Bridget banged her head against the headboard. Thud. Thud. Thud. It was really the only thing to do in a crisis like this.
“I think what our dear sister means to say is that if we know what we’re dealing with, then we can figure out how to help,” James said. And she felt terrible because this wasn’t his fault, but he would do whatever it took to fix it. “And it sounds like we are dealing with two scandalous Cavendish sisters.”
“Which shall reflect on us, James,” Claire said softly, with a pointed look at her brother.
“I know.” His mouth settled into a grim line. He was thinking about something . . . or someone. Even if James and Claire weren’t mentioned explicitly, the scandal would still complicate their lives.

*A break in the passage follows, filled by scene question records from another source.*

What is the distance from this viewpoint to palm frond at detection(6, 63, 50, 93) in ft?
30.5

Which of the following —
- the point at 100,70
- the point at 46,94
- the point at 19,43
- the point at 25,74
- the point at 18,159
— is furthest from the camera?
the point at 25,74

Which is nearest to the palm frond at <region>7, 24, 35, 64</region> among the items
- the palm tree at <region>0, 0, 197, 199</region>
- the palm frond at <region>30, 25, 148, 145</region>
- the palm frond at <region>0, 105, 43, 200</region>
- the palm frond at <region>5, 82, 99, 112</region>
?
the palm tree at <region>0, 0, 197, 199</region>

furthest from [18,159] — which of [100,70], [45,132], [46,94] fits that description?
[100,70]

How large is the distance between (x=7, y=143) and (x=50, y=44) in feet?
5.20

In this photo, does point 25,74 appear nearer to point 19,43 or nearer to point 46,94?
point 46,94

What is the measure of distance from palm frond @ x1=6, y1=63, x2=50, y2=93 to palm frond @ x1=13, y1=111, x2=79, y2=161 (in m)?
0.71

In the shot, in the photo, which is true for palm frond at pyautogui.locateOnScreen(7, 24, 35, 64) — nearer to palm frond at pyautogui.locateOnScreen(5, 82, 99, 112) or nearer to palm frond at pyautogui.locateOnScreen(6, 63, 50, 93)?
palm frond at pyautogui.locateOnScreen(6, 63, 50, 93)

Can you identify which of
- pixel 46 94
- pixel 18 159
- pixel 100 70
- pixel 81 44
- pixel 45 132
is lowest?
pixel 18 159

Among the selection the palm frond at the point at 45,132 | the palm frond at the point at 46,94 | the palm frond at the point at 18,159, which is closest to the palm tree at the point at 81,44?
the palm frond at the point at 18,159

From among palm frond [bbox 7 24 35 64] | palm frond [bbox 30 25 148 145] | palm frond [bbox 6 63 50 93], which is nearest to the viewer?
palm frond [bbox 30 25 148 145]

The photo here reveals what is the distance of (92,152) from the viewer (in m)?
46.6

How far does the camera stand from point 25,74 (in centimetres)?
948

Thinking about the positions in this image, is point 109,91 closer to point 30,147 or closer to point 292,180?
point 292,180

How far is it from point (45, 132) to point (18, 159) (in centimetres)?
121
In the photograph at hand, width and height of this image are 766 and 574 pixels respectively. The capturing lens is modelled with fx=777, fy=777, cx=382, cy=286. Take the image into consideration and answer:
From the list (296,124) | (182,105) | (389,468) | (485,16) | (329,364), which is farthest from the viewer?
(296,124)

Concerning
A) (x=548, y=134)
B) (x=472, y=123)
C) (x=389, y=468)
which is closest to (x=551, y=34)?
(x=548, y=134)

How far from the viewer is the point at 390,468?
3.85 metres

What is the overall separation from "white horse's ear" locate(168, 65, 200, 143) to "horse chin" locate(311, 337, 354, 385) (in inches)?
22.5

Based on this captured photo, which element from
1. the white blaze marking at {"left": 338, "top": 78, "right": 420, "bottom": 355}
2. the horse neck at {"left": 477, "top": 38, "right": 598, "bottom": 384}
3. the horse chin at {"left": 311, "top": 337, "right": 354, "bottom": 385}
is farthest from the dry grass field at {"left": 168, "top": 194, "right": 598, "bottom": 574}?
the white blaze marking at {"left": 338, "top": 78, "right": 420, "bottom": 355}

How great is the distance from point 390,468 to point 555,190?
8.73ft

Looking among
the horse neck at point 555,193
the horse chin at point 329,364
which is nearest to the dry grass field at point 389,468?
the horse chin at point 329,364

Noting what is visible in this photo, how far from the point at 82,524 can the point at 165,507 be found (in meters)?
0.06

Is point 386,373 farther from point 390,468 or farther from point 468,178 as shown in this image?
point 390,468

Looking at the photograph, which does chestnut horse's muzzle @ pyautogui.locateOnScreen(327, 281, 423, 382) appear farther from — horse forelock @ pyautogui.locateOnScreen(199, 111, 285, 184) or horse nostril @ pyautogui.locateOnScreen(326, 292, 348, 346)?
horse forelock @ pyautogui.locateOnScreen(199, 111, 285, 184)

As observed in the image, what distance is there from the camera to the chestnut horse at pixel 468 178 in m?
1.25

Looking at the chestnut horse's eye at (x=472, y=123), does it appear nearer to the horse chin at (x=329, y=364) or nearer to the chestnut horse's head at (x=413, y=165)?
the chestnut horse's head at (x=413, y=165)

Worst of all, the family did not have the clout to weather this sort of scandal. Someone like, say, Darcy, with his unblemished reputation and the respect of his peers, could possibly withstand it. But the upstart, outsider family who had forged very few connections with the ton were not in the best position to emerge unscathed.
“I’m so sorry,” Bridget said for the thousandth time.
“We know you are. And it was your private diary, that you didn’t expect anyone other than Amelia to read,” Claire said. “And it’s not as if you were careless and left it somewhere public. It was stolen right out of our home.”